> _EXERCISE DETAILS_: Print each of the following records word for word, keeping their original order and wording.

━━━━━ LISTING

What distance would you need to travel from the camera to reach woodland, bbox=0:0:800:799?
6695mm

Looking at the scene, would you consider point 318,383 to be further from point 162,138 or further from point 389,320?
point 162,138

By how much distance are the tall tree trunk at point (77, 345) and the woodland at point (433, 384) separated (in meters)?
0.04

━━━━━━━━━━

> _RESULT OF THIS EXERCISE_:
What distance would you need to travel from the camera to reach woodland, bbox=0:0:800:799?
6695mm

Looking at the scene, would you consider point 318,383 to be further from point 162,138 or further from point 389,320?
point 162,138

By how much distance are the tall tree trunk at point (77, 345) and the woodland at point (433, 384) separated (in meters)?
0.04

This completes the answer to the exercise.